** Start of AVAILABLE RECORDS **

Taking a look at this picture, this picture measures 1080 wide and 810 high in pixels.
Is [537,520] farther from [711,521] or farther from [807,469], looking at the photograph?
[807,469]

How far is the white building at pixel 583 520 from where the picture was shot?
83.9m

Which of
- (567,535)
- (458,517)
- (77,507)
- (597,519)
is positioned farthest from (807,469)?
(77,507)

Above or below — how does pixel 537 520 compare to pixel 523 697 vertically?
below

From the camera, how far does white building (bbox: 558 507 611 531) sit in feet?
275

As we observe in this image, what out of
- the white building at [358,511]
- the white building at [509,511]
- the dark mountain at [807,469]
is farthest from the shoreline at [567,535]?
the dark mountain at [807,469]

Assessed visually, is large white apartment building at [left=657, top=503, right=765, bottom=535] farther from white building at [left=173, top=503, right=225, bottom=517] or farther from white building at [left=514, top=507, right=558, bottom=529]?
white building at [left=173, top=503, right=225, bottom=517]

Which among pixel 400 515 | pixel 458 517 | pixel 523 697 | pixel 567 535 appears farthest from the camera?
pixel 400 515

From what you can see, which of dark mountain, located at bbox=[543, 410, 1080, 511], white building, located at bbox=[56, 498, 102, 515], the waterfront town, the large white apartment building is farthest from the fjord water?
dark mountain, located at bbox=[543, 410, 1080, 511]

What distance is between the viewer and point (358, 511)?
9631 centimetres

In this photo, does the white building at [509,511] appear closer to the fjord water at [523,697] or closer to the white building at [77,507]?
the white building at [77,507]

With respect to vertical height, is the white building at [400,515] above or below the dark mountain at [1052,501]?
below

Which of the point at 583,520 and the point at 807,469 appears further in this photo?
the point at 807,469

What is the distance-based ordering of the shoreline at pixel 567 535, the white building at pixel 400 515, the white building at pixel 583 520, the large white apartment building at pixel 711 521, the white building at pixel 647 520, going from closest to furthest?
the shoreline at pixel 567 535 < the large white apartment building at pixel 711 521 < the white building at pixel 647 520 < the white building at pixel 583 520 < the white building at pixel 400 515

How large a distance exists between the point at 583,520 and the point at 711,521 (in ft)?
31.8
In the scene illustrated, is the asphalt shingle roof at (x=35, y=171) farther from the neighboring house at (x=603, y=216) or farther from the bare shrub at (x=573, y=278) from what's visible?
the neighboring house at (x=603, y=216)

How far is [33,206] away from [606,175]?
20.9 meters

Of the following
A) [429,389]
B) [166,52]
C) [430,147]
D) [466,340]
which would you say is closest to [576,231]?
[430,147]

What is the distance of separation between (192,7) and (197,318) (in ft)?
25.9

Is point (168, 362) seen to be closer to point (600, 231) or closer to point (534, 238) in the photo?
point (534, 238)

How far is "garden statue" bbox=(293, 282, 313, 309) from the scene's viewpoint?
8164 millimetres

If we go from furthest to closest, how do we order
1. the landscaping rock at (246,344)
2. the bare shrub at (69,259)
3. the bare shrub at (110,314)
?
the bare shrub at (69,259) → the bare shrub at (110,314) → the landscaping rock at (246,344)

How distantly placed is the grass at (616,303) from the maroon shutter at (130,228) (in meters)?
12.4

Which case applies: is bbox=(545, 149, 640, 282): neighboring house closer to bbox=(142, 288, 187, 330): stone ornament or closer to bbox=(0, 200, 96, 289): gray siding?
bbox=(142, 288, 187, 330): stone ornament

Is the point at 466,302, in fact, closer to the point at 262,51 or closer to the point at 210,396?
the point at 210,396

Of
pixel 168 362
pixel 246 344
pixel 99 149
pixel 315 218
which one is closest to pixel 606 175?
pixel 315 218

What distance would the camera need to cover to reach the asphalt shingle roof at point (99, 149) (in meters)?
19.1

** End of AVAILABLE RECORDS **

### WHAT IS ASKED
Reproduce the listing in full. Keep it exactly as written.

### RESPONSE BELOW
Taking a look at this picture, this picture measures 1080 wide and 810 high in pixels.
Is [537,520] farther from [711,521] or farther from [807,469], looking at the photograph?
[807,469]

How far is the white building at pixel 583 520 from where the picture was shot?
83.9m

Which of
- (567,535)
- (458,517)
- (77,507)
- (597,519)
is positioned farthest from (807,469)?
(77,507)

Above or below — how does pixel 537 520 compare to pixel 523 697 vertically?
below

From the camera, how far does white building (bbox: 558 507 611 531) sit in feet?
275

As we observe in this image, what out of
- the white building at [358,511]
- the white building at [509,511]
- the dark mountain at [807,469]
is farthest from the shoreline at [567,535]?
the dark mountain at [807,469]

Assessed visually, is large white apartment building at [left=657, top=503, right=765, bottom=535] farther from white building at [left=173, top=503, right=225, bottom=517] or farther from white building at [left=514, top=507, right=558, bottom=529]?
white building at [left=173, top=503, right=225, bottom=517]

Which among pixel 400 515 | pixel 458 517 | pixel 523 697 | pixel 567 535 appears farthest from the camera?
pixel 400 515

From what you can see, which of dark mountain, located at bbox=[543, 410, 1080, 511], white building, located at bbox=[56, 498, 102, 515], the waterfront town, the large white apartment building is farthest from the fjord water?
dark mountain, located at bbox=[543, 410, 1080, 511]

What distance is between the viewer and point (358, 511)?
9631 centimetres

In this photo, does the white building at [509,511] appear closer to the fjord water at [523,697] or closer to the white building at [77,507]?
the white building at [77,507]

With respect to vertical height, is the white building at [400,515] above or below the dark mountain at [1052,501]?
below

Which of the point at 583,520 and the point at 807,469 appears further in this photo?
the point at 807,469

What is the distance-based ordering of the shoreline at pixel 567 535, the white building at pixel 400 515, the white building at pixel 583 520, the large white apartment building at pixel 711 521, the white building at pixel 647 520, going from closest to furthest?
the shoreline at pixel 567 535 < the large white apartment building at pixel 711 521 < the white building at pixel 647 520 < the white building at pixel 583 520 < the white building at pixel 400 515

How large a distance exists between the point at 583,520 and the point at 711,521 (in ft)?
31.8
In the scene illustrated, is the asphalt shingle roof at (x=35, y=171) farther from the neighboring house at (x=603, y=216) or farther from the bare shrub at (x=573, y=278) from what's visible?
the neighboring house at (x=603, y=216)

How far is [33,206] away from [606,175]?
20.9 meters

Of the following
A) [429,389]
B) [166,52]
C) [430,147]
D) [466,340]
which would you say is closest to [576,231]?
[430,147]

What is the distance of separation between (192,7) and (197,318) (in ft)?
25.9

Is point (168, 362) seen to be closer to point (600, 231) or closer to point (534, 238) in the photo?
point (534, 238)

How far is "garden statue" bbox=(293, 282, 313, 309) from the scene's viewpoint?
8164 millimetres

If we go from furthest to closest, how do we order
1. the landscaping rock at (246,344)
2. the bare shrub at (69,259)
3. the bare shrub at (110,314)
?
the bare shrub at (69,259) → the bare shrub at (110,314) → the landscaping rock at (246,344)

How distantly placed is the grass at (616,303) from the maroon shutter at (130,228) (in meters)?
12.4

Which case applies: is bbox=(545, 149, 640, 282): neighboring house closer to bbox=(142, 288, 187, 330): stone ornament or closer to bbox=(0, 200, 96, 289): gray siding?
bbox=(142, 288, 187, 330): stone ornament

Is the point at 466,302, in fact, closer to the point at 262,51 or closer to the point at 210,396?
the point at 210,396

Of
pixel 168 362
pixel 246 344
pixel 99 149
pixel 315 218
which one is closest to pixel 606 175?
pixel 315 218

What distance would the camera need to cover to reach the asphalt shingle roof at point (99, 149) (in meters)?
19.1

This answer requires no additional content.